Chłopak na krok nie odstępował wilka,który zachęcał go do bardziej intensywnego marszu.Olbrzymi księżyc wyjrzał zza drzew ścieląc długie, tajemnicze cienie. To on "wyczarował" drogowskaz, na rozwidleniu ścieżki podświetlany ognistymi owadami... Siłą sugestii nieznanej mu formy przekazu informacji, chłopak mógł wybierać.
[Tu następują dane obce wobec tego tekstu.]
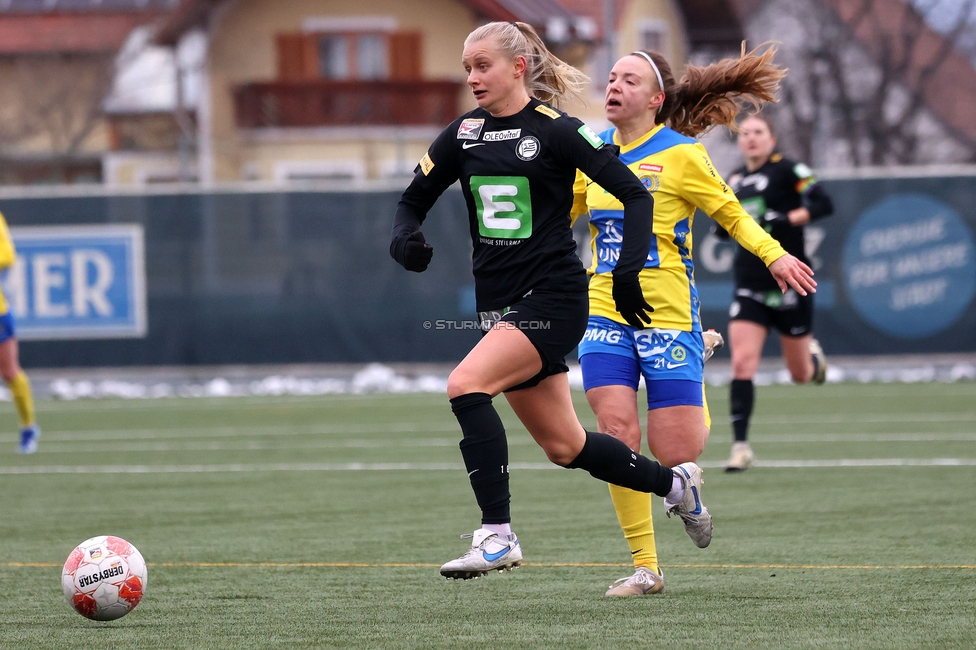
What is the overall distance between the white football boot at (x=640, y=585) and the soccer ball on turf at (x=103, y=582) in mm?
1692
-Kto podpowiedał podejmowanie, takiej, a nie innej decyzji?- podejrzewał nadopiekuńczego wilka. W jego świadomości zakiełkowały dwa pomysły: północ - szeroka rzeka, która dzieliła od przeszłości. Południe - tajemnicza nieodgadniona kraina, którą pamiętał po przebudzeniu, gdzie miał nadzieję iż się znajduje. Wybrał kierunek południowy.
Wilk merdał ogonem patrząc mądrymi oczyma na chłopaka - akceptował jego decyzję.
Powoli zarysy krajobrazu przy intensywnym świetle księżyca przyjęły inne formy, zamieniając się w niewysokie skaliste góry porośnięte karłowatymi drzewami.Mądrala żałował swojej niefortunnej decyzji wybierając nieznane, olśniony złudnym rajem po przebudzeniu.
Po uciążliwym dwugodzinnym marszu znaleźli się pod stromą, niewysoką, kamienną skałą. Ledwo widoczna przyklejona do niej kamienna chatka zapraszała w swoje progi. Do uszu chłopaka nie dochodziły już żadne odgłosy jakiejkolwiek formy życia.
-Wpadłem w pułapkę - pomyślał patrząc podejrzliwie na wilka, który rozumiejąc wątpliwości położył się na ziemi zachęcając do podróży w nieznane.
Skierowali się do wykutej w skale dziwnej, porośniętej mchem chatki.
Kiedy znależli się bardzo blisko ściany, oświetlanej jaskrawo srebrnymi nitkami promieni księżyca , wilk uniósł swe potężne cielsko na tylne łapy opierając je całym ciężarem o ścianę, która rozsunęła się wpuszczając do środka niespodziewanych gości. Czy niespodziewanych?